Donations were awarded to the following organizations: Winslow Community Cupboard; Mid-Maine Homeless Shelter; Mid-Maine Technical Center; Albert S. Hall School; Waterville Junior High School; Waterville Area Soup Kitchen; Oakland Food Pantry; and Vassalboro Food Pantry Station.

The organizations are very grateful for the funding. Bruce Bottiglierie, Operation Manager of the Winslow Community Cupboard states “We appreciate the generous donation from Waterville Rotary Club in the assistance to end hunger. It is our mission at Winslow Community Cupboard to fight hunger, not only in our community but in the surrounding areas as well. All proceeds from this donation will go directly towards making it possible to meet the growing needs of our neighborhoods. This donation will also help us expand to help more people and build our new building so we can continue to support our growing community”.

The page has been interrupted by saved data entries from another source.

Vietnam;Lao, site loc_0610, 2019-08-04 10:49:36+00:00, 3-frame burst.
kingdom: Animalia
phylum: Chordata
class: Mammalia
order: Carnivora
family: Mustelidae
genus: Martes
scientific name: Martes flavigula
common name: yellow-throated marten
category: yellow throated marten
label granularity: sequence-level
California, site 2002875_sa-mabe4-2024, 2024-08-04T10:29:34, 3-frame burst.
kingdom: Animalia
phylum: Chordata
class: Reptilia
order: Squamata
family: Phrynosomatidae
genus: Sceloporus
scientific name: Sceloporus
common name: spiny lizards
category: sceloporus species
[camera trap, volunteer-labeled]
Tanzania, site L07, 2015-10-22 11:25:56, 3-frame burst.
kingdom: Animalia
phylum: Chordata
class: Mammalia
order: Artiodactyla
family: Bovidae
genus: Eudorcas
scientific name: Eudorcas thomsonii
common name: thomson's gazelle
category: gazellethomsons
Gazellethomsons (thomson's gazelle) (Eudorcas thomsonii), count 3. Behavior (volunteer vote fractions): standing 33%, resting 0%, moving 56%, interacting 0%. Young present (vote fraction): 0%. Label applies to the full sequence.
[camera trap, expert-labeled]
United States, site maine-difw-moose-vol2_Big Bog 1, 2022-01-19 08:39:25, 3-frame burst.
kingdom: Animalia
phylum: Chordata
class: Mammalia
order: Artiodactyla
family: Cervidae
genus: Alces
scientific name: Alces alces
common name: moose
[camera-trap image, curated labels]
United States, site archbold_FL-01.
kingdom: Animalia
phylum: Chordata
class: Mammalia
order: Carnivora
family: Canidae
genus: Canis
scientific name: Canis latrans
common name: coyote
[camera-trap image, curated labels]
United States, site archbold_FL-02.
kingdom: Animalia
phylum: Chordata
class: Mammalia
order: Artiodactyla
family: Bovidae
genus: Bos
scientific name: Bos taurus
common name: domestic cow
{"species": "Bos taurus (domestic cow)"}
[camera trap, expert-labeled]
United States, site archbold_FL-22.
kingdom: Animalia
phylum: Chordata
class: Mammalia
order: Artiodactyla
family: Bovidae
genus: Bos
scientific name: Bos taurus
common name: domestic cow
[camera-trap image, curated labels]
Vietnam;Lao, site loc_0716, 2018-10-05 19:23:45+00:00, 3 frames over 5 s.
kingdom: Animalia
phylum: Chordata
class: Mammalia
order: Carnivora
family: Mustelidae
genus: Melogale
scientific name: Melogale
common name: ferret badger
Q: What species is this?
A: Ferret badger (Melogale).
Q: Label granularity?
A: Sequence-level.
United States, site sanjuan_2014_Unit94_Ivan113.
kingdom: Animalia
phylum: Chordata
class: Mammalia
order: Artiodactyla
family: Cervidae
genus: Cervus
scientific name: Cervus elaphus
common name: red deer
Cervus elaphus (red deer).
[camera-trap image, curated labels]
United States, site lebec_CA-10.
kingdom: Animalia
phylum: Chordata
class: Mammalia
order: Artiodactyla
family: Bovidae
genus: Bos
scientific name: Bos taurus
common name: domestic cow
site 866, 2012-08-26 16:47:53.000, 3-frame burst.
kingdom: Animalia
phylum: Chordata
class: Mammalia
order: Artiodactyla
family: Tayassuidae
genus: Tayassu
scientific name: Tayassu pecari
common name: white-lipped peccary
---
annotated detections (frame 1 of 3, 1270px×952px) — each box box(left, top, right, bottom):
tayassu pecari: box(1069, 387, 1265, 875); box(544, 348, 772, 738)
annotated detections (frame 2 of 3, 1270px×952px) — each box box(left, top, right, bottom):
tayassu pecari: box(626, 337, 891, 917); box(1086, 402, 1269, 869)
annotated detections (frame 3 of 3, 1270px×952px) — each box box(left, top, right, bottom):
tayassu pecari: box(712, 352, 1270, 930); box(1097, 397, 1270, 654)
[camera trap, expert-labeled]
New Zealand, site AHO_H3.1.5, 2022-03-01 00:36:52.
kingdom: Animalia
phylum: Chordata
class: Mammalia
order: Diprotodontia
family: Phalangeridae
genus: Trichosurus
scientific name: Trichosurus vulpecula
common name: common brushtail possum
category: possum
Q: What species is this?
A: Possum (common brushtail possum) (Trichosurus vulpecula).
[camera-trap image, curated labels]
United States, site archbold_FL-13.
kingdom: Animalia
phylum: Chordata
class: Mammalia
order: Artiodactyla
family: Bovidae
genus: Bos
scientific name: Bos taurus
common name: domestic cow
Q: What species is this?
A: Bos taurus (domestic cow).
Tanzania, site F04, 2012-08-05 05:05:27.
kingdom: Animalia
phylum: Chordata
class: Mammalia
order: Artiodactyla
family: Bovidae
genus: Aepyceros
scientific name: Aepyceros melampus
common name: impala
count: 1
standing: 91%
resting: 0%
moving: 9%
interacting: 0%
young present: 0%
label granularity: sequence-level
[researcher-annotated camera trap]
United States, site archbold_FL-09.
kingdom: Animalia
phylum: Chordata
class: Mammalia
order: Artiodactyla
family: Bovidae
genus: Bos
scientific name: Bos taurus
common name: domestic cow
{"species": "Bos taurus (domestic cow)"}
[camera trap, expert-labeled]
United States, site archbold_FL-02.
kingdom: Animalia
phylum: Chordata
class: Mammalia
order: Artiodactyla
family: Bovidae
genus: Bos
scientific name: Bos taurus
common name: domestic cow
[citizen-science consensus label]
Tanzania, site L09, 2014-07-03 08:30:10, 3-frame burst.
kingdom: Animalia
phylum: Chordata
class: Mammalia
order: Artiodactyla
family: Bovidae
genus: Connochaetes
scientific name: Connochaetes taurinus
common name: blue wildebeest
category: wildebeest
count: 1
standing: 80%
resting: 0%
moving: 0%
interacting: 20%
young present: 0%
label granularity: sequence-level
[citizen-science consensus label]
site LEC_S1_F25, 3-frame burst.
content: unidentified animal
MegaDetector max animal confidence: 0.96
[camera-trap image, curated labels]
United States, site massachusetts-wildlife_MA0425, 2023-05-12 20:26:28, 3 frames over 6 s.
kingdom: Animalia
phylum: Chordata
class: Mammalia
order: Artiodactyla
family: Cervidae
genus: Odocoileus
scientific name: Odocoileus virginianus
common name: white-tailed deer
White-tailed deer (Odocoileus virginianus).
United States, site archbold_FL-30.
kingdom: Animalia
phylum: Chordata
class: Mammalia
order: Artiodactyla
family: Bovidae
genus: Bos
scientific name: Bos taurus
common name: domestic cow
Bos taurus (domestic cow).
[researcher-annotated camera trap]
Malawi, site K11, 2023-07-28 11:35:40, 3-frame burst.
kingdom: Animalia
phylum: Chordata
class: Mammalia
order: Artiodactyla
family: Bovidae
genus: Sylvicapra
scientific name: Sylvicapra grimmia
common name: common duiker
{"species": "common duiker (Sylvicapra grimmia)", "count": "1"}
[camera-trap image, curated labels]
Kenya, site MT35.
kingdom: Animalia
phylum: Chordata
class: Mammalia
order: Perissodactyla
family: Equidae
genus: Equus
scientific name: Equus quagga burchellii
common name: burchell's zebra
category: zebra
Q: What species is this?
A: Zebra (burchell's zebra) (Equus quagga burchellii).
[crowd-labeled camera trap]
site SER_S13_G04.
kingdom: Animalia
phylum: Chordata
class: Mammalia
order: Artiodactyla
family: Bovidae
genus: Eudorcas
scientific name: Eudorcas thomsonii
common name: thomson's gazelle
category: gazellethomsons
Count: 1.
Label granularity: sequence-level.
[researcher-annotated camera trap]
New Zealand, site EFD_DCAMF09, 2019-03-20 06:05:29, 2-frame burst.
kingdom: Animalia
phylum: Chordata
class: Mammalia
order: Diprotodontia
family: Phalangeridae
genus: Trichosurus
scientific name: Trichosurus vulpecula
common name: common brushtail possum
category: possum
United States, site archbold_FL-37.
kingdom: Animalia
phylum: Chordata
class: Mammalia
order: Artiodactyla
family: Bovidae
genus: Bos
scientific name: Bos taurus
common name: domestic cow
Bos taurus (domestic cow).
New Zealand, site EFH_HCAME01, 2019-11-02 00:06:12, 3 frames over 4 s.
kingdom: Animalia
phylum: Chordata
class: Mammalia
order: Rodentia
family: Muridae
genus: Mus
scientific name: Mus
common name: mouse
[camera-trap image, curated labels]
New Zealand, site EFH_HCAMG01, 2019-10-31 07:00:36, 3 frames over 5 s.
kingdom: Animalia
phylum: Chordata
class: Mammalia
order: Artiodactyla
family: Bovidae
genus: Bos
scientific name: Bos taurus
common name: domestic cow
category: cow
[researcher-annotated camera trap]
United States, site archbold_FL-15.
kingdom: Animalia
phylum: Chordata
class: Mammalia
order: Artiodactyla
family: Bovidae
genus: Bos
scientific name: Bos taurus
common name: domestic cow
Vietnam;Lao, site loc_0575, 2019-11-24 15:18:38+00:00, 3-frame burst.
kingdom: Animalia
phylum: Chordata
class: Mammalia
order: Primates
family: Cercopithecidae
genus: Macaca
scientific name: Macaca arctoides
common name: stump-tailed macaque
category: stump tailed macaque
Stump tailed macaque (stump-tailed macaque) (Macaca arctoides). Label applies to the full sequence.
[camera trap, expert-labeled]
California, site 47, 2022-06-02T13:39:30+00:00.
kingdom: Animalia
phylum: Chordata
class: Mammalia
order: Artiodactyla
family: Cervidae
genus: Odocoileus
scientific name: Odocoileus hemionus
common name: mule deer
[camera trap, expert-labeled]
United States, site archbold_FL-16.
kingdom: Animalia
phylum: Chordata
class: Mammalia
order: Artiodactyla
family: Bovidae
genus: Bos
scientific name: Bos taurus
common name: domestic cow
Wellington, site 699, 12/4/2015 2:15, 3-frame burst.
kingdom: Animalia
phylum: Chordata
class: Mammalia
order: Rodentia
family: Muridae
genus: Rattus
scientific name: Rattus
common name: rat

According to Carla Caron, president of the Waterville Area Soup Kitchen, “While many volunteers happily provide the labor at the Lighthouse each day, they can only do so because of the financial support of organizations and individuals within our community. It requires significant resources to provide 5,000 meals each month in a safe and comfortable location. The Rotary Club has been a stalwart backer of the Waterville Area Soup Kitchen since its beginning. Its contributions have helped us to keep the doors open and the plates full”.

The Waterville Rotary Club is proud to support these outstanding groups doing important work in the community. For more information contact Michele Prince, Community Services Committee Chairperson michelep@kvcap.org or Dan Eccher, Club President d.eccher@leveyandwagely.com.

Mid-Maine Chamber of Commerce welcomes new team member Jamie Feyler

Jamie Feyler

Mid-Maine Chamber of Commerce is pleased to announce the addition of Jamie Feyler to its team. She serves as customer service/bookkeeper and is responsible for the day-to-day customer service and bookkeeping activities of the Mid-Maine Chamber. Jamie is a proactive bookkeeper who is dedicated to maintaining accurate and timely financial records.

Jamie serves as the first point of contact for the Chamber both in-person and over the phone, maintaining positive member relations. In her interactions with the public as well as members, Jamie continually “sells” the Chamber and seeks to motivate and influence others on the positive attributes of Chamber involvement.

“In her short time with the Mid-Maine Chamber team, Jamie has already distinguished herself as an outstanding problem solver. Her attention to detail, accuracy, and efficiency makes her a welcome addition. She fits in nicely with our team,” says Mid-Maine Chamber President and CEO Kimberly N. Lindlof.

Jamie is a Waterville native and resides in Winslow with her family.

UNE announces dean’s list (2023)

The University of New England, in Biddeford, has announced the following local students who achieved the dean’s list for the fall semester 2023:

Parker Higgins, Albion; Jessica Guerrette, Molly Mercier, Daraun White and Julie White, all of Fairfield; Alonna Battis and Caitlyn Mayo, both of Fairfield; Mallory Audette, of Jefferson; Mckenzie Kunesh, of Liberty; Katrina Barney, of Madison; Mackenzie Bertone, of Norridgewock; Brady Doucette, of Sidney; Wylie Bedard, Elizabeth Connelly, Catherine Kelso, Zoe Lambke, Ashley Mason and Dawson Turcotte, all of Skowhegan; Alexis Rancourt and Richard Winn, both of South China; Adam Ochs, Vassalboro; Asher Grazulis, Nabila Harrington, Emma Michaud, Elias Nawfel, Grace Petley, Lauren Pinnette, and Emilee Richards, all of Waterville; and Willa Dolley, Juliann Lapierre, and Justice Picard, all of Winslow.